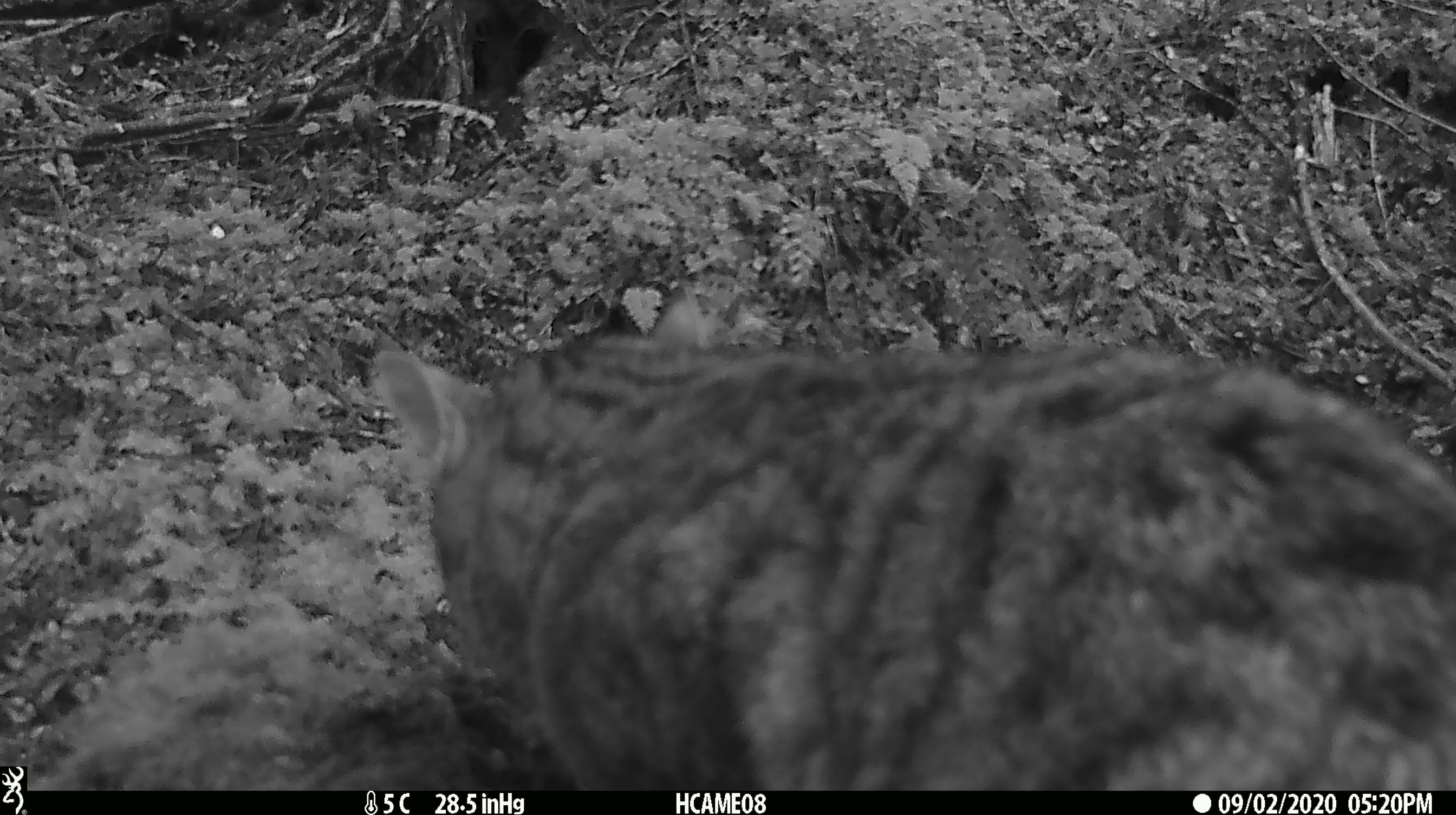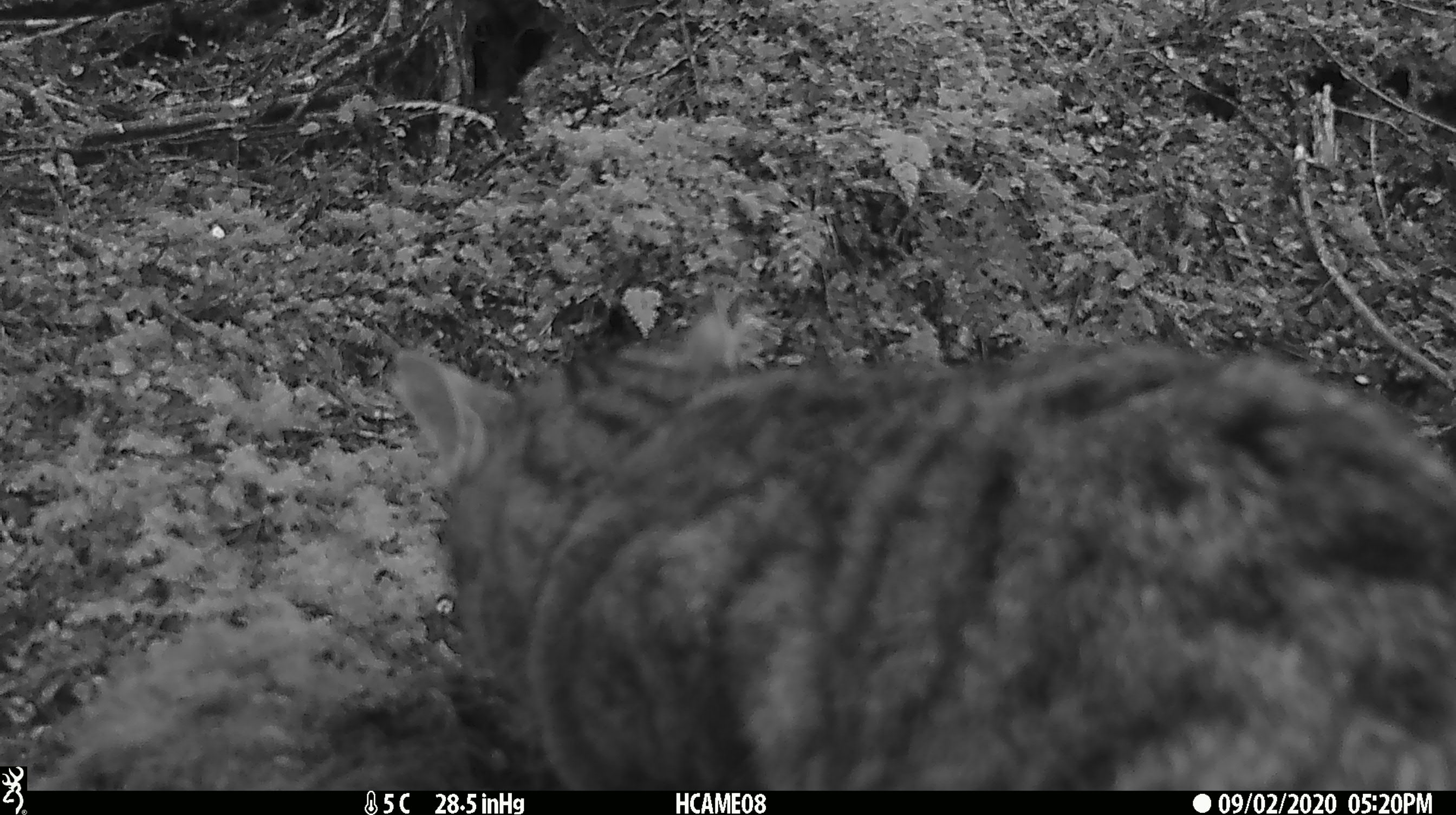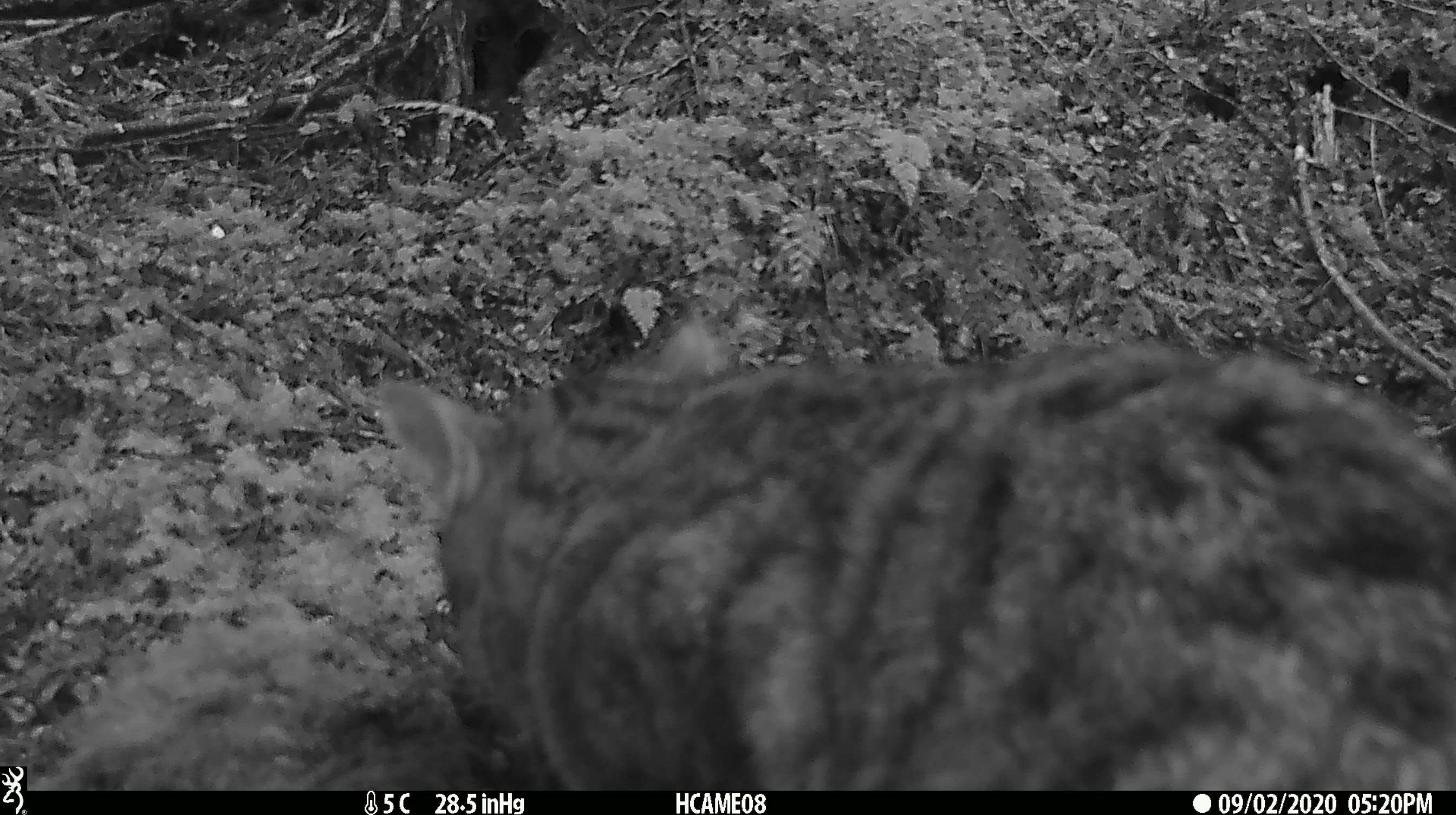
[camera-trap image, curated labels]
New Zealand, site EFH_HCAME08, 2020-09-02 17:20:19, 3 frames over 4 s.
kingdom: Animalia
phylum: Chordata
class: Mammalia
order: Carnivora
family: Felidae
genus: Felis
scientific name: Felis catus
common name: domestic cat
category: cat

____________________

THE PROBLEM -> Your reply should be the full data above, copied exactly, with no pictures in it.

WRITTEN REPLY ->
[camera-trap image, curated labels]
New Zealand, site EFH_HCAME08, 2020-09-02 17:20:19, 3 frames over 4 s.
kingdom: Animalia
phylum: Chordata
class: Mammalia
order: Carnivora
family: Felidae
genus: Felis
scientific name: Felis catus
common name: domestic cat
category: cat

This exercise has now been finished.